:: EXTRAIT CHOISI ::
···

Du côté des Rochelais, même héroïsme ; à Pâques de l'année 1628, la ville élut son maire ; elle choisit Guiton, et Guiton accepta, à condition qu'il aurait le droit de poignarder le premier qui oserait parler de se rendre.

Tout l'espoir de la ville était dans l'arrivée des Anglais ; car Rohan, rappelé vers les Cévennes, ne pouvait rien pour La Rochelle.

Le 11 mai 1628, Lord Denbigh parut, en effet, en vue de La Rochelle avec 66 vaisseaux mal équipés ; mais la digue était déjà si formidable qu'il n'osa l'attaquer. Après avoir inutilement louvoyé pendant huit jours en vue de la malheureuse ville, il reprit le chemin de Portsmouth.

Les Rochelais voulurent expulser les bouches inutiles. Les troupes du roi renvoyèrent à coups de fouet les expulsés vers la ville.

Le 18 septembre, le comte de Lindsay parut, encore une fois, devant Saint-Martin de Ré.

Le 30 septembre, les Anglais avancèrent contre la digue.

Le 3 octobre, eut lieu un grand combat entre la flotte anglaise, les vaisseaux de France commandés par le commandeur de Valençay, les batteries de la côte et de la digue.

···

Pouvez-vous reproduire à l'identique l'extrait sur le siège de La Rochelle, du premier au dernier mot ? Ces éléments proviennent d'une autre source que l'extrait.

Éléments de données
···

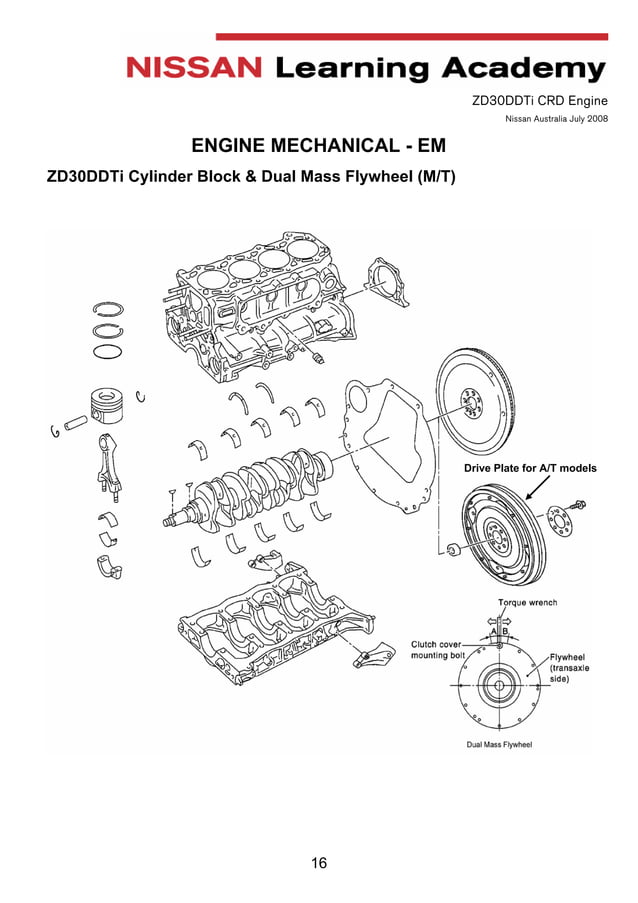 NISSAN Learning Academy

ZD30DDTi CRD Engine
Nissan Australia July 2008

ENGINE MECHANICAL - EM

ZD30DDTi Cylinder Block & Dual Mass Flywheel (M/T)

Drive Plate for A/T models

Torque wrench

A B

Clutch cover mounting bolt

Flywheel (transaxle side)

Dual Mass Flywheel

16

···

:: RÉPONSE ::
Du côté des Rochelais, même héroïsme ; à Pâques de l'année 1628, la ville élut son maire ; elle choisit Guiton, et Guiton accepta, à condition qu'il aurait le droit de poignarder le premier qui oserait parler de se rendre.

Tout l'espoir de la ville était dans l'arrivée des Anglais ; car Rohan, rappelé vers les Cévennes, ne pouvait rien pour La Rochelle.

Le 11 mai 1628, Lord Denbigh parut, en effet, en vue de La Rochelle avec 66 vaisseaux mal équipés ; mais la digue était déjà si formidable qu'il n'osa l'attaquer. Après avoir inutilement louvoyé pendant huit jours en vue de la malheureuse ville, il reprit le chemin de Portsmouth.

Les Rochelais voulurent expulser les bouches inutiles. Les troupes du roi renvoyèrent à coups de fouet les expulsés vers la ville.

Le 18 septembre, le comte de Lindsay parut, encore une fois, devant Saint-Martin de Ré.

Le 30 septembre, les Anglais avancèrent contre la digue.

Le 3 octobre, eut lieu un grand combat entre la flotte anglaise, les vaisseaux de France commandés par le commandeur de Valençay, les batteries de la côte et de la digue.